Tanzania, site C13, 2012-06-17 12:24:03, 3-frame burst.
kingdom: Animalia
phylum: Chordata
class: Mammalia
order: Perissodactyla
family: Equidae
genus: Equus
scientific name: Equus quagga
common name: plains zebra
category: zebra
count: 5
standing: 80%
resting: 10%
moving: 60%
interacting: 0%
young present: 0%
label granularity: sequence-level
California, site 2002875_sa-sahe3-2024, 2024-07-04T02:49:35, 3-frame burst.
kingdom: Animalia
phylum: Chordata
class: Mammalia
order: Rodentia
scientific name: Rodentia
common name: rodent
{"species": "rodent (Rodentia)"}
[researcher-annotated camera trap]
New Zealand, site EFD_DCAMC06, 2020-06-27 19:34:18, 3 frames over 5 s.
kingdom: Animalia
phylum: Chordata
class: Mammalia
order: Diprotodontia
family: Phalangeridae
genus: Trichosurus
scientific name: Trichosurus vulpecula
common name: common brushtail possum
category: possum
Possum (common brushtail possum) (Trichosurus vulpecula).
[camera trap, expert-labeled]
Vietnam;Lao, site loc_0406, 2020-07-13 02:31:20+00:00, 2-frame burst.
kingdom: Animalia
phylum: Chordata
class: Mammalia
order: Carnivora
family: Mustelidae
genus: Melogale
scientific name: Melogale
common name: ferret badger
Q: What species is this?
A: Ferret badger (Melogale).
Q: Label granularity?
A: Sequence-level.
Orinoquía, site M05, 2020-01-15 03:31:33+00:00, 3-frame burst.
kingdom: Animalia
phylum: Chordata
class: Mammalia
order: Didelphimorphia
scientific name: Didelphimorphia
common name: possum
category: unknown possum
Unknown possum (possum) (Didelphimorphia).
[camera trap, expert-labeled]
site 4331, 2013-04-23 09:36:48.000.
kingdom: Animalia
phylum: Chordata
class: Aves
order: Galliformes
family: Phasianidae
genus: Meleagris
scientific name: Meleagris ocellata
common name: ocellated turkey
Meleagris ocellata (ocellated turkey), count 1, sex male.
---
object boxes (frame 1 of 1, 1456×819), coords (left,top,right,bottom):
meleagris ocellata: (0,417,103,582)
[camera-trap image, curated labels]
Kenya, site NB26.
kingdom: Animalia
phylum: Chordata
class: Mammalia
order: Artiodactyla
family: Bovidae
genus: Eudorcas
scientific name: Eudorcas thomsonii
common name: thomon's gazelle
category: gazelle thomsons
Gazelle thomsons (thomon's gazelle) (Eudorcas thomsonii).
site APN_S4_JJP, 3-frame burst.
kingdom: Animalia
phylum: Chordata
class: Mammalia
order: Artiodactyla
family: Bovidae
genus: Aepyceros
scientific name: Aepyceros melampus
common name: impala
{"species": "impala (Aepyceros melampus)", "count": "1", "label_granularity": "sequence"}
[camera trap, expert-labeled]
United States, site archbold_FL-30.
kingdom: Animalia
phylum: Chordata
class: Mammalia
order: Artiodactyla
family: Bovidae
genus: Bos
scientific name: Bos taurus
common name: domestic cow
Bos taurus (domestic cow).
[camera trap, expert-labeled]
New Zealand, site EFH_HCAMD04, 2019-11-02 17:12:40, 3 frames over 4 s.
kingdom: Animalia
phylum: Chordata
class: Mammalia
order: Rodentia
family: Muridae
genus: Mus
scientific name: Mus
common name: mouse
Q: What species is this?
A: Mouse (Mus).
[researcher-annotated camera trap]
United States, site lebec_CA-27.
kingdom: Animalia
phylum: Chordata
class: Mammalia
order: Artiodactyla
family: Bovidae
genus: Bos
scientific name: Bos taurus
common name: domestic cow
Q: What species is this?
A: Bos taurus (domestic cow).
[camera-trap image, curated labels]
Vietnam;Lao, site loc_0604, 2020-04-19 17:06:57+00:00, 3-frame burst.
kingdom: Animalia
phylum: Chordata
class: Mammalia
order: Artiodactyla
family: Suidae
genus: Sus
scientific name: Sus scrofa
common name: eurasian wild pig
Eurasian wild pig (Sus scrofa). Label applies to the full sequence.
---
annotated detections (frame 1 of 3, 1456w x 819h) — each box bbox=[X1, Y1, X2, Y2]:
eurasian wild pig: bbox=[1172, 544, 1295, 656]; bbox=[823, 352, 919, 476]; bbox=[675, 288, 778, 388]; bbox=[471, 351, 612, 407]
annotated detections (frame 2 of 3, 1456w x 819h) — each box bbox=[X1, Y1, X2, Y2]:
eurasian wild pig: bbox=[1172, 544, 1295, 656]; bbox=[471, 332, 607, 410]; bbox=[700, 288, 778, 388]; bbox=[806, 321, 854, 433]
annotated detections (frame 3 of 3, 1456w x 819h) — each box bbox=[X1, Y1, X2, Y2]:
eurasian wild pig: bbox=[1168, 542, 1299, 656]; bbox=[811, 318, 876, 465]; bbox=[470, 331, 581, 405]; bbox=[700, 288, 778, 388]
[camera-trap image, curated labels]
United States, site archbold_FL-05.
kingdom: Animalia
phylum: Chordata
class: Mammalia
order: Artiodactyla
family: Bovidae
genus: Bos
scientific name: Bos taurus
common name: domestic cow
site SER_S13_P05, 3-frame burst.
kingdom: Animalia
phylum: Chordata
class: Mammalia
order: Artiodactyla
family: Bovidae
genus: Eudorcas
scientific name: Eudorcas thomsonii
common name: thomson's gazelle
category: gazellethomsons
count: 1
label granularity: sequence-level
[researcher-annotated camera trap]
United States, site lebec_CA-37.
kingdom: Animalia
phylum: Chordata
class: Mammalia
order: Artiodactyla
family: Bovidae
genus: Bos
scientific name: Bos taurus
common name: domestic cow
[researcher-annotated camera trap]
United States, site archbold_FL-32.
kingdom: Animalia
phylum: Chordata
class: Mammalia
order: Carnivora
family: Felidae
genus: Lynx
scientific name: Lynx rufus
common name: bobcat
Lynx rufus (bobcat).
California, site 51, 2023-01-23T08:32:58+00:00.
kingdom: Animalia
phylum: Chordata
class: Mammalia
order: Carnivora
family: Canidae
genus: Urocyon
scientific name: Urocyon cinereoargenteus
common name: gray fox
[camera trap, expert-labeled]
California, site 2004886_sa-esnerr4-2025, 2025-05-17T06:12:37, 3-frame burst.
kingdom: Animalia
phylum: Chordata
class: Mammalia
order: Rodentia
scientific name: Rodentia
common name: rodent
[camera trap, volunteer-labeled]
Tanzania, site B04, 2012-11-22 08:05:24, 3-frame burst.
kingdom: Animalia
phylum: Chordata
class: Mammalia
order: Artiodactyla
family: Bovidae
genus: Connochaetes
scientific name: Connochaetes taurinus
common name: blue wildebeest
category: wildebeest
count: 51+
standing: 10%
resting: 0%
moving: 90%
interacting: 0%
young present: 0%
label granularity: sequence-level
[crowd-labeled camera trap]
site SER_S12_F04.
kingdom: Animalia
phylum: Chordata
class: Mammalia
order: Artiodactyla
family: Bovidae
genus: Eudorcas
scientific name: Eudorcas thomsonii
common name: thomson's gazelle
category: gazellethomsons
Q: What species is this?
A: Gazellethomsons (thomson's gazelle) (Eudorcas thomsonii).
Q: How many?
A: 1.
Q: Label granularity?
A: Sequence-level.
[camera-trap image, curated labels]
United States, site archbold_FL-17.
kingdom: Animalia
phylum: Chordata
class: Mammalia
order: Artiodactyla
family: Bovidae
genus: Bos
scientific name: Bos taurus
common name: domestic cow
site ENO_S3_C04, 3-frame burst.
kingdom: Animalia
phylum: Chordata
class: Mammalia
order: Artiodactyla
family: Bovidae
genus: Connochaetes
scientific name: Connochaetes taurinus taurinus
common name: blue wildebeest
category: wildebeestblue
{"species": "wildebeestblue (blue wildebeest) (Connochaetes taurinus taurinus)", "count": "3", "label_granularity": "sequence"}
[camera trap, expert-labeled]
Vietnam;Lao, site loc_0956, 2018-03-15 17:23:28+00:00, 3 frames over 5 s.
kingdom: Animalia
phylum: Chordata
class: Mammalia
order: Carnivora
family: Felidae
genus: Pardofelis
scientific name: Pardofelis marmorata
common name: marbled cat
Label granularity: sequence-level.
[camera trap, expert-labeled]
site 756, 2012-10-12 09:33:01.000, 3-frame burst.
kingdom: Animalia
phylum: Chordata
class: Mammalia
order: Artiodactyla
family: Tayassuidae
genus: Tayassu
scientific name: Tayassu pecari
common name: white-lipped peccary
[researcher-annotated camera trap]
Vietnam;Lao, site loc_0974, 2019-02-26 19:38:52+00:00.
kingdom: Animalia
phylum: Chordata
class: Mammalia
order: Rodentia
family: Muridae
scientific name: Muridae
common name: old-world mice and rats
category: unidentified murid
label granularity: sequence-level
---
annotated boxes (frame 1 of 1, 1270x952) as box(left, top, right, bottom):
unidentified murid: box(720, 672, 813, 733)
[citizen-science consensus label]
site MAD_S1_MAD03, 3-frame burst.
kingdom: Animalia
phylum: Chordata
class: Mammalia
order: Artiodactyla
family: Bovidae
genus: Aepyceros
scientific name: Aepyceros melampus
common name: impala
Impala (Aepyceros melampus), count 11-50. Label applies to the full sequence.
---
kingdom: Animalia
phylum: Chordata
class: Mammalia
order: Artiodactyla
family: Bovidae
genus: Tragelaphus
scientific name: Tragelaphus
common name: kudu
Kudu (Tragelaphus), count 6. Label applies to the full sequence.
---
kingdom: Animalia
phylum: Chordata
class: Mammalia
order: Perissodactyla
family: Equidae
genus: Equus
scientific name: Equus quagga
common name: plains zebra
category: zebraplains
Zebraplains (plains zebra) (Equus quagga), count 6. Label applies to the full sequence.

═══

### TASK ITEM
Begin with the line that holds "scientific name: Pardofelis marmorata" and write out each line from there to the end of the material, exactly as it stands. Include nothing else.

### EXERCISE SOLUTION
scientific name: Pardofelis marmorata
common name: marbled cat
Label granularity: sequence-level.
[camera trap, expert-labeled]
site 756, 2012-10-12 09:33:01.000, 3-frame burst.
kingdom: Animalia
phylum: Chordata
class: Mammalia
order: Artiodactyla
family: Tayassuidae
genus: Tayassu
scientific name: Tayassu pecari
common name: white-lipped peccary
[researcher-annotated camera trap]
Vietnam;Lao, site loc_0974, 2019-02-26 19:38:52+00:00.
kingdom: Animalia
phylum: Chordata
class: Mammalia
order: Rodentia
family: Muridae
scientific name: Muridae
common name: old-world mice and rats
category: unidentified murid
label granularity: sequence-level
---
annotated boxes (frame 1 of 1, 1270x952) as box(left, top, right, bottom):
unidentified murid: box(720, 672, 813, 733)
[citizen-science consensus label]
site MAD_S1_MAD03, 3-frame burst.
kingdom: Animalia
phylum: Chordata
class: Mammalia
order: Artiodactyla
family: Bovidae
genus: Aepyceros
scientific name: Aepyceros melampus
common name: impala
Impala (Aepyceros melampus), count 11-50. Label applies to the full sequence.
---
kingdom: Animalia
phylum: Chordata
class: Mammalia
order: Artiodactyla
family: Bovidae
genus: Tragelaphus
scientific name: Tragelaphus
common name: kudu
Kudu (Tragelaphus), count 6. Label applies to the full sequence.
---
kingdom: Animalia
phylum: Chordata
class: Mammalia
order: Perissodactyla
family: Equidae
genus: Equus
scientific name: Equus quagga
common name: plains zebra
category: zebraplains
Zebraplains (plains zebra) (Equus quagga), count 6. Label applies to the full sequence.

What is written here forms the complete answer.